Advertising aside, the fact is once a machine reaches the end of its useful life, it must be replaced. It may be hurtful to the owner, both because of its sentimental value and the price to pay to purchase a new one. Of course, there will always be the option to rent your equipment to save you a few dollars and a thousand worth of maintenance. The list for the advantage of renting goes on and on but the main focus for now is knowing the life expectancy of a machine.
Equipment life can be reviewed in three mathematical definitions: physical life, profit life and economic life. The concepts of inflation, deprecation, investment, maintenance and repairs, downtime and obsolesce are all integral part to replacement analysis.
With the assistance of local manufacturers in Jakarta, we are able to identify the factors on heavy construction equipment’s life expectancy.
1. Physical Life
Physical life is at the age which the machine is worn out and can no longer be reliable. At this point, it is usually abandoned or scrapped. As the construction equipment ages, the cost for maintenance increases. The length of the piece of equipment’s physical life and the rate by which its operating costs are affected by the care it receives when it is in use, the nature of job it is doing and the maintenance it receives. The machine may also have some complaints of its own on how it is being handled.

*What to do*.
• A. Print the part of the equipment life passage that opens with the words containing "Advertising aside, the" and closes with "equipment’s life expectancy.".
• B. Render this sentence from the equipment life passage into Spanish: "As the construction equipment ages, the cost for maintenance increases."
• C. Extend the passage on heavy equipment life expectancy with what comes next.
The listing comes from a different source than the passage on equipment life expectancy.

*Data provided*.

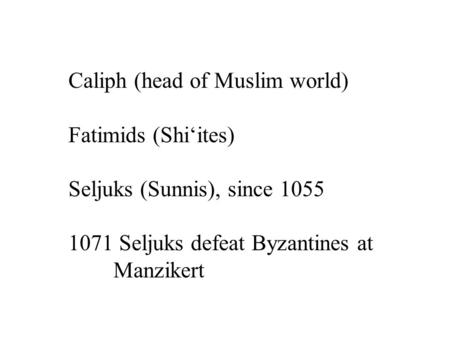 Caliph (head of Muslim world) Fatimids (Shi‘ites) Seljuks (Sunnis), since 1055 1071 Seljuks defeat Byzantines at Manzikert.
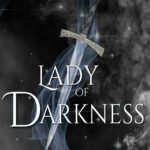 Lady of Darkness By Melissa K. Roehrich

*Answers provided*.
• A.
Advertising aside, the fact is once a machine reaches the end of its useful life, it must be replaced. It may be hurtful to the owner, both because of its sentimental value and the price to pay to purchase a new one. Of course, there will always be the option to rent your equipment to save you a few dollars and a thousand worth of maintenance. The list for the advantage of renting goes on and on but the main focus for now is knowing the life expectancy of a machine.
Equipment life can be reviewed in three mathematical definitions: physical life, profit life and economic life. The concepts of inflation, deprecation, investment, maintenance and repairs, downtime and obsolesce are all integral part to replacement analysis.
With the assistance of local manufacturers in Jakarta, we are able to identify the factors on heavy construction equipment’s life expectancy.

• B. A medida que el equipo de construcción envejece, el costo de mantenimiento aumenta.

• C.
2. Profit Life
This is the life over which the equipment can profit. The retention beyond this point will create an operating loss. This essentially is the point where the machine spends more time in the repair shop than on the project site. Increasingly costly repairs exacerbate profit life as major components wear out and need to be replaced.
3. Economic Life
This kind of equipment life equates to the time period that maximizes profits over the equipment’s life. Owners constantly strive to maximize profit while minimizing the cost of production. Selecting economic life span as the metric to make the equipment replacement decision is in fact optimizing production with respect to profit.